Newsletter Nauka i Zdrowie

Piątek, 12 września 2025

Katarzyna Staszak
dziennikarka działu Nauka, Klimat i Zdrowie

To, co wygląda na „zwykłe przeziębienie” może skończyć się zawałem serca. Jak od kataru i kaszlu może dojść do stanu zagrożenia życia? Opisali to właśnie naukowcy z Finlandii i Wielkiej Brytanii.

Gdy w tętnicach zalega cholesterol, powstają blaszki miażdżycowe - twarde złogi, które utrudniają przepływ krwi. Blaszki miażdżycowe mogą zawierać biofilm utworzony przez bakterie. W tym te, które mamy w jamie ustnej. Dlatego dentyści powtarzają, że dbanie o zęby i dziąsła przekłada się na zdrowie układu krwionośnego.

Kiedy organizm zostanie zaatakowany przez wirusa, np. grypy czy RSV, może dojść w naczyniach krwionośnych do reakcji zapalnej z udziałem bakterii. Prowadzi to do pęknięcia blaszki miażdżycowej, powstania skrzepu i ostatecznie do zawału serca. Naukowcy tłumaczą, że powinniśmy teraz patrzeć na szczepienia jako sposób na zmniejszenie ryzyka zawału.

Wirus RSV groźniejszy niż myśleliśmy

Przez lata wirus RSV był błędnie kojarzony tylko z infekcjami u dzieci. Tymczasem to, co często bierzemy za przeziębienie - katar, kaszel, gorączka - jest wirusem, który potrafi wyrządzić w organizmie duże szkody. Może prowadzić do zapalenia płuc i zwiększać ryzyko zawału serca. Każdego roku w europejskich szpitalach umiera przez RSV około 20 tys. osób po sześćdziesiątce.


- Dla osób po 60. roku życia zakażenie wirusem RSV może okazać się poważniejsze w skutkach niż grypa. Infekcje mogą zaostrzać przebieg wielu chorób podstawowych i często wymagają hospitalizacji - mówi prof. Artur Mamcarz, kardiolog z Warszawskiego Uniwersytetu Medycznego. 
W tym roku, do końca sierpnia, z powodu RSV chorowało w Polsce oficjalnie ponad 92 tys. osób. Ta liczba dotyczy tylko pacjentów, którzy mieli wykonany test na obecność wirusa.

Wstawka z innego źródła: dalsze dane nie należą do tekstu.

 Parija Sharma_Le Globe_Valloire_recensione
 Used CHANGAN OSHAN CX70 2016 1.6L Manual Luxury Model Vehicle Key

Jesienią i zimą wciąż ktoś dookoła nas będzie miał grypę, COVID-19 lub RSV. Możemy zmniejszyć ryzyko zakażenia dzięki szczepieniu. Jest tu kilka dobrych wiadomości:
- można zaszczepić się w wybranych aptekach, ich lista - z podziałem na województwa - jest dostępna na stronie Pacjent.gov.pl;
- apteki szczepią przeciwko grypie, RSV, Covid-19, pneumokokom, a także wielu innym chorobom;
- podczas jednej wizyty w przychodni lub aptece można zaszczepić się jednocześnie przeciwko RSV i grypie;
- jedna dawka szczepionki przeciwko RSV chroni co najmniej przez dwa sezony - nie trzeba jej powtarzać co roku;
- szczepionka przeciwko Covid-19 jest bezpłatna dla wszystkich;
- osoby po 65. roku życia i w ciąży mogą skorzystać z bezpłatnego szczepienia przeciwko RSV, grypie i półpaścowi.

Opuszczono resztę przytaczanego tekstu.